I’ll give you the specifics below and tell you how I changed it up a bit, but know that when the main ingredients are avocado, fresh dill and fresh cilantro, it’s hard to go wrong! Here’s what my prep looked like:

See how simple?! One bunch diced cilantro and half a cup diced dill, juice of one lemon, pinches of salt, garlic and onion powders, a half a cup each of olive oil and coconut milk and three avocados. Throw it all into a blender and pulse till it’s liquid-y. 

The substance of the avocados dressing the fresh spinach and feta crumbles made for a completely satisfying (and healthy!) lunch. D was not as crazy about my goddess dressing as I was earlier this summer, so I’m thinking we can alternate between these two until the produce leaves us for the winter. 

Also, I’m not a salt-a-holic, but I really thought it could use more than the pinch it called for. And if you like a kick like we do, try adding in some cayenne pepper! 

Mother’s day feast

What did you all do with your mothers this weekend, les amis ? D and I invited my maman up to Baltimore for the weekend. We basically spent the weekend eating – Baltimore favorites like crabs and Berger cookies courtesy of D’s parents – and a big brunch chez nous today. I tried out a new cake recipe I found on Pinterest and did some quiches, too. Despite a messy start after our visit to the Farmer’s Market this morning ~

We were able to pull everything together for some really yummy (and pretty!) results ~

I wish I could take credit for this fabulous salmon spread with flowers on top, but we splurged at the market this morning. I actually thought it was goat cheese but was pleasantly surprised upon tasting at the salty goodness. I hypothesize it would be relatively simple to duplicate by mincing smoked salmon and mixing with cream cheese and some fresh herbs. I’m not sure I could impress the flower quite as perfectly as the vendor did, though.

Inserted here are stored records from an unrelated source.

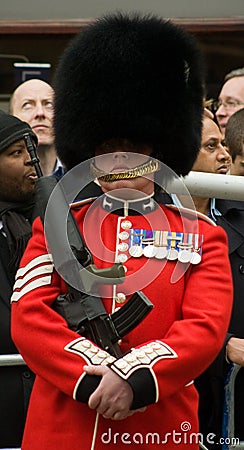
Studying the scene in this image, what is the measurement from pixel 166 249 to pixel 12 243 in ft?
2.94

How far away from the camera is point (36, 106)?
5.00m

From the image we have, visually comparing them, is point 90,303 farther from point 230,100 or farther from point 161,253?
point 230,100

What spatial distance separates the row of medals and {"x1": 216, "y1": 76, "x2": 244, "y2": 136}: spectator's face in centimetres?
218

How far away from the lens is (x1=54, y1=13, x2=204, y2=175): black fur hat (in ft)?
9.86

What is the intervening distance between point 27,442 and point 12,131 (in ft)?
4.32

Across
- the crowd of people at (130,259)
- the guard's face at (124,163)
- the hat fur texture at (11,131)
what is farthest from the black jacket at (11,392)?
the guard's face at (124,163)

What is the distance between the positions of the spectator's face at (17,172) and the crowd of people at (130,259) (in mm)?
565

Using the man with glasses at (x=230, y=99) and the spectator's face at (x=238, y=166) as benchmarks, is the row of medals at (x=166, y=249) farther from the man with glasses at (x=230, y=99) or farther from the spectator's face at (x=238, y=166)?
the man with glasses at (x=230, y=99)

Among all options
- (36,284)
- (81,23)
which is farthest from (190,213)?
(81,23)

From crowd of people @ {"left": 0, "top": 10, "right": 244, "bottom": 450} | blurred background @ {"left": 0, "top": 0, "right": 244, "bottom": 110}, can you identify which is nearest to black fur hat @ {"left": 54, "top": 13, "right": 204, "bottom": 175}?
crowd of people @ {"left": 0, "top": 10, "right": 244, "bottom": 450}

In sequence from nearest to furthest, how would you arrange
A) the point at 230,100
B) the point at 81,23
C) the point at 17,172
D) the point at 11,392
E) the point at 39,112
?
the point at 11,392 → the point at 17,172 → the point at 39,112 → the point at 230,100 → the point at 81,23

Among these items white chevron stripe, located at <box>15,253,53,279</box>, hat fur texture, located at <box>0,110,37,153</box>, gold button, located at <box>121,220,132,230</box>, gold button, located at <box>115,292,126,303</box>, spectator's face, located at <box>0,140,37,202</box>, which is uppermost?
gold button, located at <box>121,220,132,230</box>

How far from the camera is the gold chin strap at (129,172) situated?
2844mm

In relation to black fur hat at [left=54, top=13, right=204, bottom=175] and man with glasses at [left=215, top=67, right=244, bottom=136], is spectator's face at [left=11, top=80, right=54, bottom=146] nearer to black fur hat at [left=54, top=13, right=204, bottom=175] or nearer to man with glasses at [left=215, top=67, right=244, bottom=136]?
man with glasses at [left=215, top=67, right=244, bottom=136]
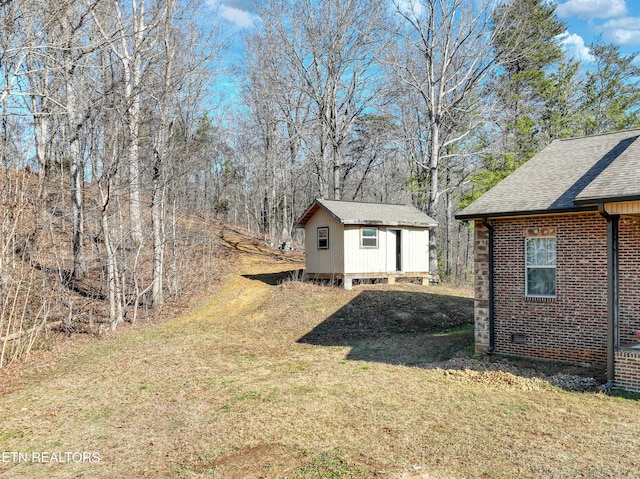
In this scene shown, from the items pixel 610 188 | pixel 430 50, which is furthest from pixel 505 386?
pixel 430 50

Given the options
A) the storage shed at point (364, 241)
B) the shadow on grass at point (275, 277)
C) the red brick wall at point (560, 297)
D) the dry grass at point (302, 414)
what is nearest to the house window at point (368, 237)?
the storage shed at point (364, 241)

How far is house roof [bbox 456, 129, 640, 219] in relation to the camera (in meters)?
8.46

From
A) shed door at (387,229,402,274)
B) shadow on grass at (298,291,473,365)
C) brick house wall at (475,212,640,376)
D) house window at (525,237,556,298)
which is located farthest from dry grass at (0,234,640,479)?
shed door at (387,229,402,274)

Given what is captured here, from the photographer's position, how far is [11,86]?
31.1 feet

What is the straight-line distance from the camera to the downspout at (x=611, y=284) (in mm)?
8359

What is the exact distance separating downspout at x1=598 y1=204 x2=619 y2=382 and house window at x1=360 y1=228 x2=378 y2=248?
37.0 ft

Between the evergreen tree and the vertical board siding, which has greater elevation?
the evergreen tree

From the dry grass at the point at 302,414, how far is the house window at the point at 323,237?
22.2 feet

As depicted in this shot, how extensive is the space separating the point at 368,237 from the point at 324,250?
6.12 ft

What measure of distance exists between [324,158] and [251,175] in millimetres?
14329

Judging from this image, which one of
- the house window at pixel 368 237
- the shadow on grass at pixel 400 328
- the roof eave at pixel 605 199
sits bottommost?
the shadow on grass at pixel 400 328

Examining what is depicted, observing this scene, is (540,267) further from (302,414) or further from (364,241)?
(364,241)

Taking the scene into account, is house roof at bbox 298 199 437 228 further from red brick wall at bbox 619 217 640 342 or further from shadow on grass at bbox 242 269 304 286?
red brick wall at bbox 619 217 640 342

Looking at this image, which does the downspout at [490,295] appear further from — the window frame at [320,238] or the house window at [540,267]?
the window frame at [320,238]
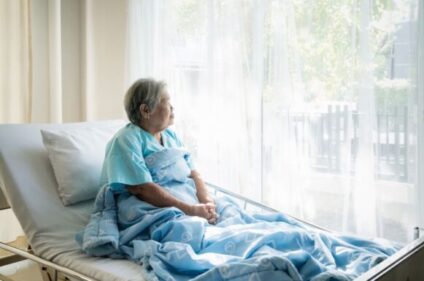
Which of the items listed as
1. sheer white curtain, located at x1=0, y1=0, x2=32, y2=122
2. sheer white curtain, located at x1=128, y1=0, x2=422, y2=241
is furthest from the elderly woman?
sheer white curtain, located at x1=0, y1=0, x2=32, y2=122

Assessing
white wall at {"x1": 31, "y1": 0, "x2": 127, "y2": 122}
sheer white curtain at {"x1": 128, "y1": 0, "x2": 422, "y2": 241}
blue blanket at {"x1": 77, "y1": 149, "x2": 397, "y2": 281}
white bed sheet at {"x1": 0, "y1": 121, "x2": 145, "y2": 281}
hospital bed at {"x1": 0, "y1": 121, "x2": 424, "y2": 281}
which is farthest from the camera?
white wall at {"x1": 31, "y1": 0, "x2": 127, "y2": 122}

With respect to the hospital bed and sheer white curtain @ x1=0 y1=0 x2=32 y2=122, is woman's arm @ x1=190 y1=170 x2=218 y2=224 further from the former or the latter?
sheer white curtain @ x1=0 y1=0 x2=32 y2=122

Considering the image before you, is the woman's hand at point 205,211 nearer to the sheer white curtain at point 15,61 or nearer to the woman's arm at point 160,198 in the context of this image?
the woman's arm at point 160,198

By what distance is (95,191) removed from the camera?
1866 millimetres

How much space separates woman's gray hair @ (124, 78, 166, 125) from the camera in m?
1.81

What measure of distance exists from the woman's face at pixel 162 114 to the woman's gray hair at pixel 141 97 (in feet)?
0.06

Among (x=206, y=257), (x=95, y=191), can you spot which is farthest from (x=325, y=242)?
(x=95, y=191)

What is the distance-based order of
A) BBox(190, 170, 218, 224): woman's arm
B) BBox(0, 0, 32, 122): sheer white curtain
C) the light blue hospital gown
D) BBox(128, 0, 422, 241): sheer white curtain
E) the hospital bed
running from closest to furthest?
the hospital bed → the light blue hospital gown → BBox(190, 170, 218, 224): woman's arm → BBox(128, 0, 422, 241): sheer white curtain → BBox(0, 0, 32, 122): sheer white curtain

I now feel comfortable with whipping up crustless quiches on my own! Here’s a quick and easy go-to recipe:

-5 to 6 eggs beaten, depending on amount of guests

-1 cup of milk, beaten in to eggs

-1/2 cup of heavy cream, beaten into eggs

-Whatever fillings you desire. Today I went with :

~Lorraine (bacon, gruyère cheese and chives)

~Asparagus, gruyère cheese and caramelized onions

~Smoked salmon, gruyère cheese and asparagus

All you need to remember is to grease the quiche pan a bit, spread ingredients on bottom of pan and then pour egg/milk/cream mixture on top. The fillings will float up to the top. Bake in the oven for 35 to 40 minutes at 350 degree Farenheit. (Until the egg is pulling away from the sides a bit and a bit brown on top.)

The lemonade cake recipe from Cooking Light  turned out fabulously. I sliced lemons to decorate the sides and plucked a bit of phlox from my garden for the top. You could increase the lemony-ness of the cake by upping the amount of lemonade concentrate added to the cake batter. The cream cheese frosting was frothy and yummy. Combined with a couple of mimosas or bloody maries, D’s London Broil on ciabatta bread and some fresh salad greens, we deemed the meal another success!

It only took about two hours of prep and cooking, not bad when including a homemade cake and cream cheese frosting. What good recipes have you tried and loved recently?